Percorrendo o Brasil, Lucas leva a ideia de compartilhar também quando está à frente do projeto Chocolátras Solidários, em que transforma o lucro da venda de suas criações confeiteiras – à base de chocolate, é claro – em renda para ajudar instituições de caridade por onde passa. “Comecei há seis anos, quando percebi que era só aproveitar a rede de influências e fornecedores e encontrar um espaço para vender e colocar o projeto em prática. Estava tudo ali, era só questão de alguém comprar a ideia”, contou.

Lucas começou na cozinha aos 16 anos, quando fez seu primeiro curso de confeitaria. Com 12 anos de profissão, é especializado em pâtisserie pela École National Superiére de la Pâtisserie, na França, e soma ao seu currículo experiências nas cozinhas de grandes chefs, como Bel Coelho, Mara Mello, Alex Atala e Henri Schaeffer.

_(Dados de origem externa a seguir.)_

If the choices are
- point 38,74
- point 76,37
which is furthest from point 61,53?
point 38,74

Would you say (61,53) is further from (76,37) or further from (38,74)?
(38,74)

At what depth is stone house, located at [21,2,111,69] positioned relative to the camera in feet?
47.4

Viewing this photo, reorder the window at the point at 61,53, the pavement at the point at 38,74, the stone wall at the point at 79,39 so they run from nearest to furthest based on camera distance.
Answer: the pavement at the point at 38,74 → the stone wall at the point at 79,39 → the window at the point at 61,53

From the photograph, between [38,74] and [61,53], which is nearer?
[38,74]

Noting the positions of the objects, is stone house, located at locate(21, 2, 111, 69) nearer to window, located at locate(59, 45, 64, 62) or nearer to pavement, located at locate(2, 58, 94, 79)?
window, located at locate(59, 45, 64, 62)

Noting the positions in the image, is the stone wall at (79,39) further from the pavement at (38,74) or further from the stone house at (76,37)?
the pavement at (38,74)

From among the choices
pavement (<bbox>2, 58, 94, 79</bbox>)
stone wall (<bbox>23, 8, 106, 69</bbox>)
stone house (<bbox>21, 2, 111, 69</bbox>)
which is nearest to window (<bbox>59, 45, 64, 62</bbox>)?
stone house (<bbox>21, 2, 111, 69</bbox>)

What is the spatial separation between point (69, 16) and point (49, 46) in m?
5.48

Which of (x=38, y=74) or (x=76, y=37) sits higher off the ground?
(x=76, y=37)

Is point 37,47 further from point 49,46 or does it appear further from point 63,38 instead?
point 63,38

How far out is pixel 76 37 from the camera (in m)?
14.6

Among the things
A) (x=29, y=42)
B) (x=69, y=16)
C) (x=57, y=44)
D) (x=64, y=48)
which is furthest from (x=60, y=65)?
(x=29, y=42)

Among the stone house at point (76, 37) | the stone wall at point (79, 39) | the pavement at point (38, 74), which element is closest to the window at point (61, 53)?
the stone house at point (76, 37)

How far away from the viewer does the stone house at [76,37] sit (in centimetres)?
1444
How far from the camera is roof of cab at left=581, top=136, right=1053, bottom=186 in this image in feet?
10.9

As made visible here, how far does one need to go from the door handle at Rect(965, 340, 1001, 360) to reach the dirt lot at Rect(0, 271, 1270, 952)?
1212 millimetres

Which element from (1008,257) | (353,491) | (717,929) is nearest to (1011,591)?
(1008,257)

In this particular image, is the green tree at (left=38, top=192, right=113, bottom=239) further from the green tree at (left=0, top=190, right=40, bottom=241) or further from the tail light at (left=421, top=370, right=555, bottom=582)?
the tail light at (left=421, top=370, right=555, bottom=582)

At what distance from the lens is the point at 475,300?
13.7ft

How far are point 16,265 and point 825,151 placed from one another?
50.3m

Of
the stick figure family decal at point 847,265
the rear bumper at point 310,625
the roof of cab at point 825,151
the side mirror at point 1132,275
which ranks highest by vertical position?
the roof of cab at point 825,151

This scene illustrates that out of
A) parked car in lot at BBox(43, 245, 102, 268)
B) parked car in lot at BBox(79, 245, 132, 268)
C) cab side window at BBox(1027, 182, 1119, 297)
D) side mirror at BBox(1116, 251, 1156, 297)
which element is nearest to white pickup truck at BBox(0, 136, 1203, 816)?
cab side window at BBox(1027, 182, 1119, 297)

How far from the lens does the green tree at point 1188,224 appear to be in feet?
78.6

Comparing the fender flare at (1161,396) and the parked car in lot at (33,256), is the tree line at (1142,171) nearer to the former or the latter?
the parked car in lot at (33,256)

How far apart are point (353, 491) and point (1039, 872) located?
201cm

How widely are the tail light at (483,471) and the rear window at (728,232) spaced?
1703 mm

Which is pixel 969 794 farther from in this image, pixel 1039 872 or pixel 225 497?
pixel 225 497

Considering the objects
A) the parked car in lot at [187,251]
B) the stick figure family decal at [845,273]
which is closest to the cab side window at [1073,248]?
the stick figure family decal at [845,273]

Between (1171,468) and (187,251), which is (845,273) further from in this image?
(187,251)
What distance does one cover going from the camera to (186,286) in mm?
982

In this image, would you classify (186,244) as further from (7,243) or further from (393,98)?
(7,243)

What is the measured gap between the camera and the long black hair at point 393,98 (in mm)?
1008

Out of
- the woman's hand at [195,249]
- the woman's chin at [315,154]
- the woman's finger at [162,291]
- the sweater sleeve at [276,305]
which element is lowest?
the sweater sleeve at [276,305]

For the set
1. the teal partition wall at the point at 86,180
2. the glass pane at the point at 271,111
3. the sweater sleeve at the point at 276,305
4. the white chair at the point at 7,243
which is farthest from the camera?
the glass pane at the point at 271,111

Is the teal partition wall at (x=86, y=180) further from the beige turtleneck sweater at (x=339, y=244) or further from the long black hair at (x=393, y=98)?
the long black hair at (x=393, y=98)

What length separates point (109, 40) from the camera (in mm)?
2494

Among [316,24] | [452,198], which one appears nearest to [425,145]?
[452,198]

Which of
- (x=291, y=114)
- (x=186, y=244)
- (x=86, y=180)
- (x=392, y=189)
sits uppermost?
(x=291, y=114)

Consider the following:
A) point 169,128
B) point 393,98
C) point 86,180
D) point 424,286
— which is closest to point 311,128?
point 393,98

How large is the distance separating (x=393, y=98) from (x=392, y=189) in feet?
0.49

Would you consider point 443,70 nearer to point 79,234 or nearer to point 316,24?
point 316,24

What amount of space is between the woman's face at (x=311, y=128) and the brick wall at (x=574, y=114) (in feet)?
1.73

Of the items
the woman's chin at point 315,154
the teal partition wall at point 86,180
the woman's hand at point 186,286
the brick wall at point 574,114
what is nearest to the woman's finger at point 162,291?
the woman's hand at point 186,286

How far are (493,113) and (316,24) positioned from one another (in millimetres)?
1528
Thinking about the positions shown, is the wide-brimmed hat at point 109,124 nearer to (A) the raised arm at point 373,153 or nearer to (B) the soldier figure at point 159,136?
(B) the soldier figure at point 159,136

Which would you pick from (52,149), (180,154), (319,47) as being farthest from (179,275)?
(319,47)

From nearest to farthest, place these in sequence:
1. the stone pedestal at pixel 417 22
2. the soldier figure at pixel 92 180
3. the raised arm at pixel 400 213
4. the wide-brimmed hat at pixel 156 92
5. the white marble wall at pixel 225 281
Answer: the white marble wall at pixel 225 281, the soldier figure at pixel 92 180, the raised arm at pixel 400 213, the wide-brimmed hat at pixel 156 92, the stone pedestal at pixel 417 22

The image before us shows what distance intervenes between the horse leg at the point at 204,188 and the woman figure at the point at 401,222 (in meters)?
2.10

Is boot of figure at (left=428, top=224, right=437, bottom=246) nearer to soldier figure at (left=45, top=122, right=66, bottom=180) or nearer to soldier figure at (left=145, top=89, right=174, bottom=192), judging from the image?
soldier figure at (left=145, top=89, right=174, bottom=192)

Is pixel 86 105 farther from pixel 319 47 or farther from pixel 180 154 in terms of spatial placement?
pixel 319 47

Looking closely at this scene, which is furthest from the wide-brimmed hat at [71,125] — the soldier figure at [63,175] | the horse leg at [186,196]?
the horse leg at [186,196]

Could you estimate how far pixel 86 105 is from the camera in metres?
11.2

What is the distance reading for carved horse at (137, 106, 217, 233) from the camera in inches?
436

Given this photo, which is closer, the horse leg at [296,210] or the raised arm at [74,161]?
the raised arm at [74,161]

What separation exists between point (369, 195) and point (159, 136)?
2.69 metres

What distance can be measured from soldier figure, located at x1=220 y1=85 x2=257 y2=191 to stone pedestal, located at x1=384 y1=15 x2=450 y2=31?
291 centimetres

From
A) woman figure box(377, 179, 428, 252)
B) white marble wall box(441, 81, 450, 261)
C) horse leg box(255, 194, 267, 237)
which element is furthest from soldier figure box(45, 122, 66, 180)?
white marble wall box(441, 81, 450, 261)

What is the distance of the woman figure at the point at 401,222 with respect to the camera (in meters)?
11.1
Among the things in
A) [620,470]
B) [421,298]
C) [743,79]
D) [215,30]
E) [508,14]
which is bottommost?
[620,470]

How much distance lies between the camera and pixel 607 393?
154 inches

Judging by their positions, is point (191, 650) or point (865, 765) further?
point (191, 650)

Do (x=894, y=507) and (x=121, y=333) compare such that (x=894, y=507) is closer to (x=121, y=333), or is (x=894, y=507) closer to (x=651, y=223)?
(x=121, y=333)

Atualmente, está na televisão como um dos três jurados do programa “Que Seja Doce”, da GNT, no qual os competidores torcem para ouvi-lo dizer que ele “pagaria pela sua sobremesa”.

Mas bem antes do estrelato, no início de sua trajetória, ele procurava se informar sobre os principais nomes dos jornalistas especializados em gastronomia e lhes entregava pessoalmente um bolo como o bom e velho “press kit”. O primeiro foi um de fubá com goiabada, que não precisou de esforço para ser noticiado. “As pessoas viram que eu tinha um olhar diferente. Apesar da minha especialização na técnica francesa, consegui olhar de outra forma para o doce brasileiro”, disse.

Especialista em esculturas de chocolate, Lucas faz questão de ser um dos maiores paladinos do cacau brasileiro. Suas receitas só utilizam chocolate nacional como ingrediente e ele preza o uso de produtos locais, como o do João Tavares, da Bahia. “A plantação dele passou pela praga da vassoura-de-bruxa, mas ele se reergueu e ganhou como uma das melhores sementes de cacau do mundo”, lembra.

Minientrevista

O Fartura é um festival que valoriza os pequenos produtores do Brasil e provoca o acesso à gastronomia. O que você acha desse formato de evento, principalmente em São Paulo?

Acredito que seja uma forma de trazer a cultura com o entretenimento, valorizando o que é regional. Esse é o único evento gastronômico que traz a vivência, a experiência de se comer sem ter que ir aos lugares. É o bom e velho ditado de “trazer a montanha até Maomé”, então isso é muito importante.

Você comentou que vai a Minas Gerais pelo menos duas vezes ao ano. O que acha da gastronomia mineira e o que já experimentou que conquistou seu estômago?

Comida mineira, pra mim, é como se fosse “Senhor, você existe” (risos). Sou suspeito pra falar. Minas Gerais tem uma característica importante na cozinha, que é de aproveitar os alimentos. Eu tenho raízes em Belo Horizonte, com o Felipe Rameh, com quem eu trabalhei no D.O.M., em São Paulo, e acabei estreitando os meus laços com o Léo Paixão, no Glouton. Quando eu viajo, eu planto coisas, gosto de estreitar laços.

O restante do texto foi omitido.